Ten years into the business, Bruchacek shared consignment has been slow growing in that people are still catching on to the idea of sustainability. During the time of the business launch the buzz words ‘Reduce, Reuse, Recycle’ were just taking root as a movement.

“I didn’t know as much about the green factor then,” she recalled of the 2006 beginning. “I knew about value. Value was important to me, which is a natural progression to green which is very valuable to me now.”

As Reduce, Reuse, Recycle gained steam, so too did a movement of not buying new for an entire year, Bruchacek noted.

“That whole process started, which people are still picking up on,” she said. “Ten years ago it was baby steps to the movement of not buying something new, now we’re having a movement of zero waste.”

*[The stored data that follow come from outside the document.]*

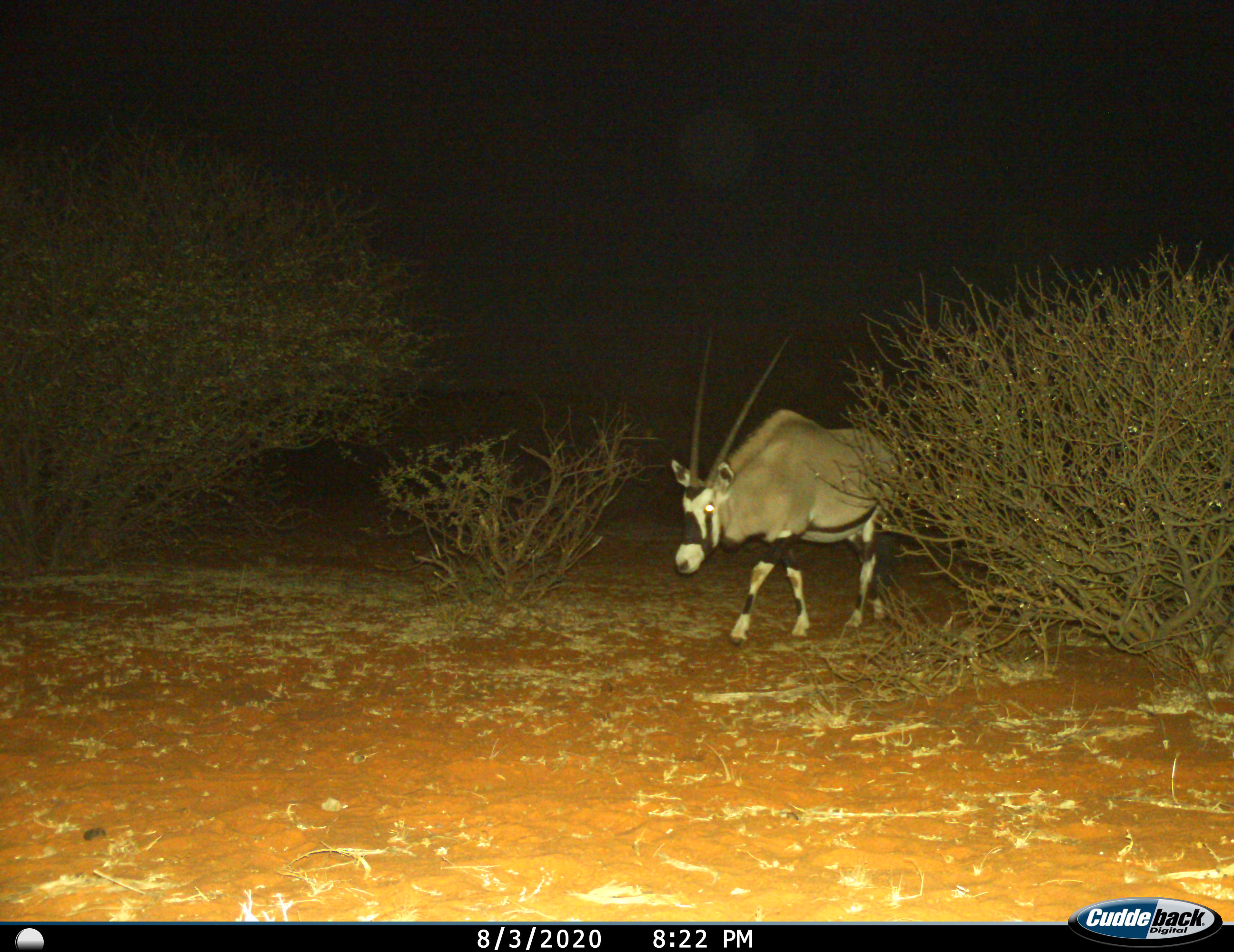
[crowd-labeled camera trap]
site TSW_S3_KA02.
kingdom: Animalia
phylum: Chordata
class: Mammalia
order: Artiodactyla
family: Bovidae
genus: Oryx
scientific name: Oryx gazella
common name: gemsbok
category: oryx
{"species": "oryx (gemsbok) (Oryx gazella)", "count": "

As the business owner speaks, her passion for zero waste, humanity as a whole and preserving the planet become more evident. Consigners at TAGS receive 50 percent of the sale price, minus a minimal processing fee. As the business has evolved, so too has its owner, sharing that sale events have been added to the business in the past 10 years.

A Super Bowl half off event was once the only sale event hosted by the re-saler.

“I felt like that wasn’t helping the movement which was sustainability,” she said. “It was time to have some fun and that’s where the sales came from. It started with just two sales a year.”

Clients have the option of returning for the items that don’t sell or having them donated to a non-resale location, benefitting those in need.

“The value is that you are actually supporting your neighbors,” Bruchacek said of her unique business. “Literally you are supporting your neighbors. If you buy something, that purchase goes to give a child a jacket or shoes or a Halloween costume or maybe a blazer for work.

“I think that my most favorite thing that it does,” she said of consignment, “is that it goes to the people who need it the most, whether they purchase it or it goes to donation.”

Ten years later, with a recession behind them, a city growth which has both spiked as well as gone stagnant and begins to climb again, what does Bruchacek feel makes their business continue to thrive?

“We’re therapists, we have a lot of empathy,” she said of helping clients part with their things. “We really do care that your items are going to go back out into the world, whether it’s sold or a donation.”

Variety is also a key component.

“What makes TAGS successful, is you have about 4,000 people personally shopping for you,” she concluded. “That’s the true success or why people continue to come in.”